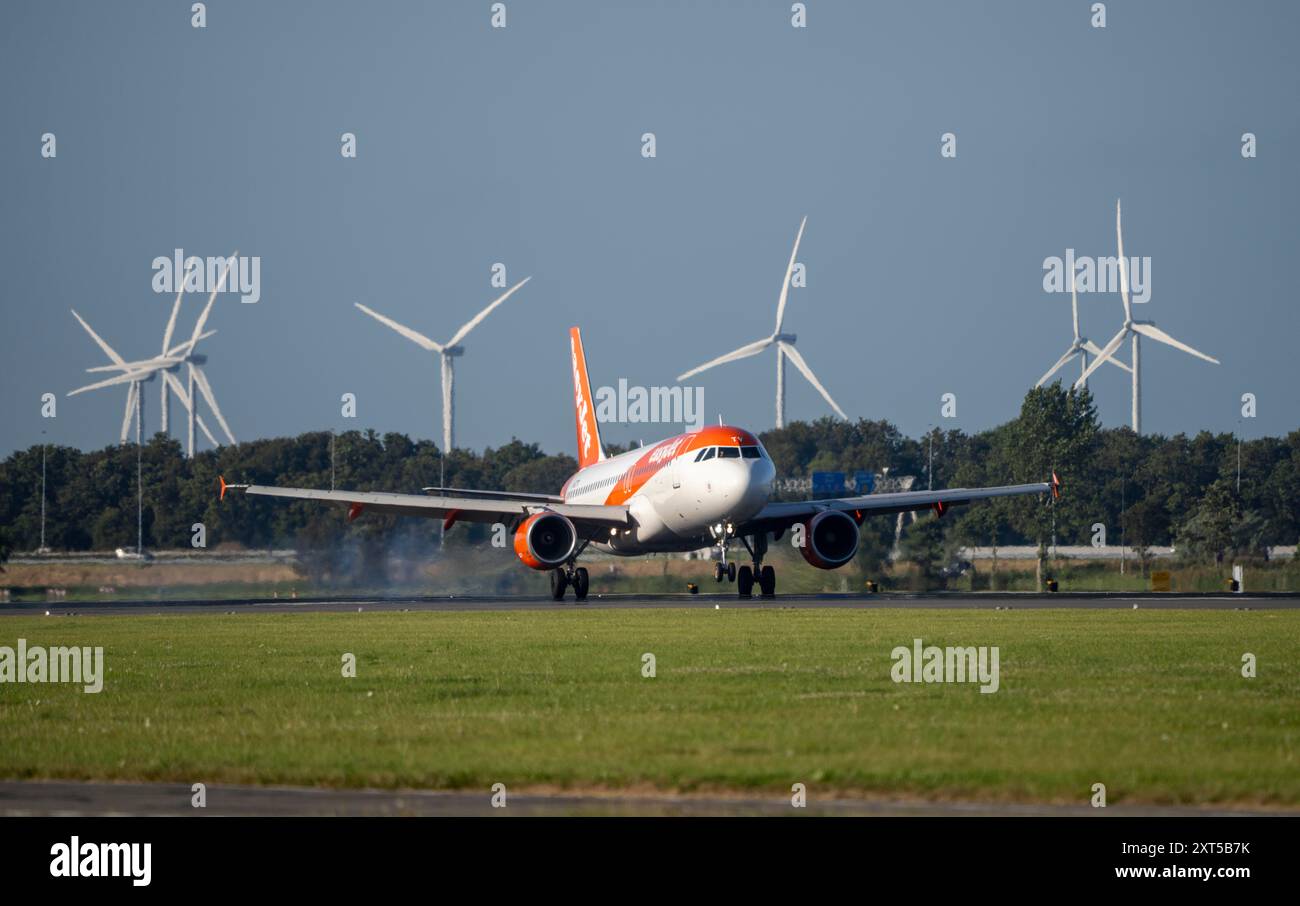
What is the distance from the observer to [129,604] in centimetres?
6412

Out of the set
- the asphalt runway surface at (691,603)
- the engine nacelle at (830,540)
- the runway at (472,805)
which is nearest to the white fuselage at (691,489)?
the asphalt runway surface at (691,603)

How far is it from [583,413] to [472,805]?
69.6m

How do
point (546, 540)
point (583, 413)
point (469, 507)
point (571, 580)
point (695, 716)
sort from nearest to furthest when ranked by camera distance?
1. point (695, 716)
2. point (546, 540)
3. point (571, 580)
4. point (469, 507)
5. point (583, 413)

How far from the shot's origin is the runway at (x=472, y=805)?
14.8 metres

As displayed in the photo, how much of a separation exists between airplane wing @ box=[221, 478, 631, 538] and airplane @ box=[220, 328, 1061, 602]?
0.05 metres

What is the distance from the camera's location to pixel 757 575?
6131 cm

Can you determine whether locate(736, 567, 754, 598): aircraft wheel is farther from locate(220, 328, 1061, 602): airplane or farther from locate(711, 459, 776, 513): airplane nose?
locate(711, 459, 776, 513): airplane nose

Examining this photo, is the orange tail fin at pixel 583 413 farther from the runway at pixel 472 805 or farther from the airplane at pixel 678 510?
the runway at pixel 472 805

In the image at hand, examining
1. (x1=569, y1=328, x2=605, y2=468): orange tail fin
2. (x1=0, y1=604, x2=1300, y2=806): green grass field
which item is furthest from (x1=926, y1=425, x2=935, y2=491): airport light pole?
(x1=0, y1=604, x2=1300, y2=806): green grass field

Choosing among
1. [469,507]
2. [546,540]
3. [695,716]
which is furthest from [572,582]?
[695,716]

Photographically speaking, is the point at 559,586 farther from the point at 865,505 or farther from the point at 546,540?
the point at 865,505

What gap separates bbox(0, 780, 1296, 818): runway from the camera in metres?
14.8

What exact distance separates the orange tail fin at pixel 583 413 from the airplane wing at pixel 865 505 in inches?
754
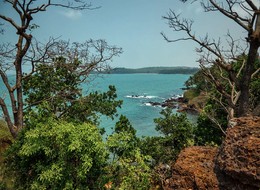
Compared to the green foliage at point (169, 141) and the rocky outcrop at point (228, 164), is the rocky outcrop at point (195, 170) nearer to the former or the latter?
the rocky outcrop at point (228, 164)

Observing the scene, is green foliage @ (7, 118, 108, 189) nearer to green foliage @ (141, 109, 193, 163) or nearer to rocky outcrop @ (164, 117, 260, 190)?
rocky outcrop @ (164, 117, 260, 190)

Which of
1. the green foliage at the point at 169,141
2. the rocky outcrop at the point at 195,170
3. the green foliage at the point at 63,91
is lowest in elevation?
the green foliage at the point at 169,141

==

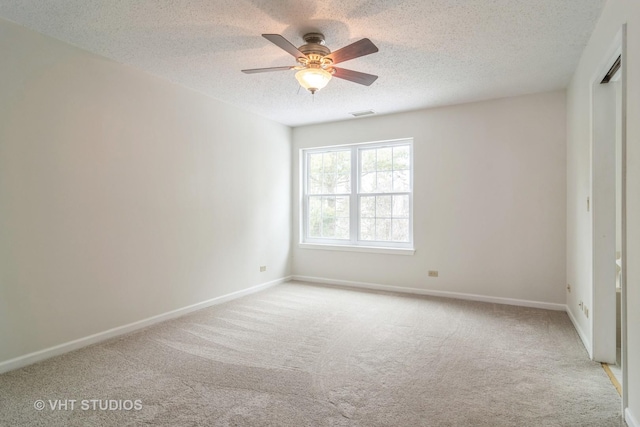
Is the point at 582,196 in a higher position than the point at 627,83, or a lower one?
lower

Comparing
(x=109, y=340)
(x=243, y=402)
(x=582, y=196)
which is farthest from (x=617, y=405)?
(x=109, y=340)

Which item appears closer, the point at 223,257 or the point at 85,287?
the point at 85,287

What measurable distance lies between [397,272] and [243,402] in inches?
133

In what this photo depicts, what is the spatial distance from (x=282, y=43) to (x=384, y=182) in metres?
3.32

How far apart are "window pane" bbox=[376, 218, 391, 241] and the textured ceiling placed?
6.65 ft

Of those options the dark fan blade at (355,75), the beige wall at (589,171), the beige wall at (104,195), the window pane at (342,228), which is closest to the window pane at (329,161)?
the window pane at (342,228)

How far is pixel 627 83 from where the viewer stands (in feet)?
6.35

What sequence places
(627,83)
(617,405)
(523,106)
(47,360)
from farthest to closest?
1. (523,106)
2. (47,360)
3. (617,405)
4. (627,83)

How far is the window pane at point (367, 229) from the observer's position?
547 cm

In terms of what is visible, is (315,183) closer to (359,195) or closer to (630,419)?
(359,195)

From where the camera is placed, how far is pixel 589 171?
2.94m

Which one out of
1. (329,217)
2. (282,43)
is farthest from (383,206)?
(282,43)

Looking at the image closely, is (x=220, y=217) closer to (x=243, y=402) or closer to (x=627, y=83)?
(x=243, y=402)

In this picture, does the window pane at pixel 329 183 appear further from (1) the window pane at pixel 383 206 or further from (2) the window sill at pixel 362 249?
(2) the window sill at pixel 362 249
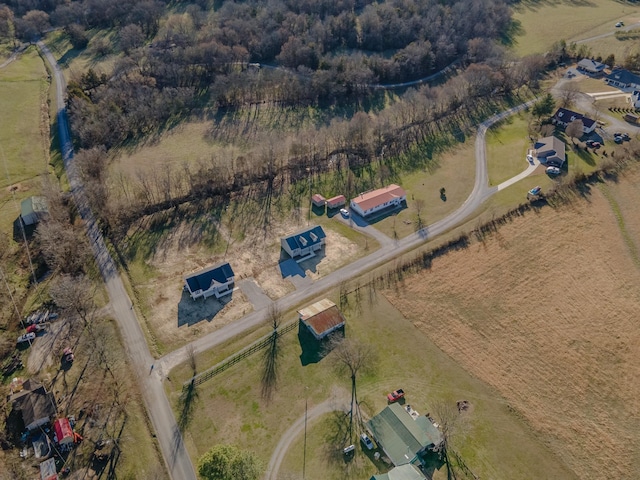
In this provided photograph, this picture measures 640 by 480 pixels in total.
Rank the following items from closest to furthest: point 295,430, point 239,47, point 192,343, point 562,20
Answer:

▶ Task objective:
Pull out every line above that contains the word "nose", matching its case exactly.

▶ Result:
Can you determine whether locate(736, 567, 754, 598): aircraft wheel is farther from locate(220, 328, 1061, 602): airplane or farther from locate(711, 459, 776, 513): airplane nose?
locate(711, 459, 776, 513): airplane nose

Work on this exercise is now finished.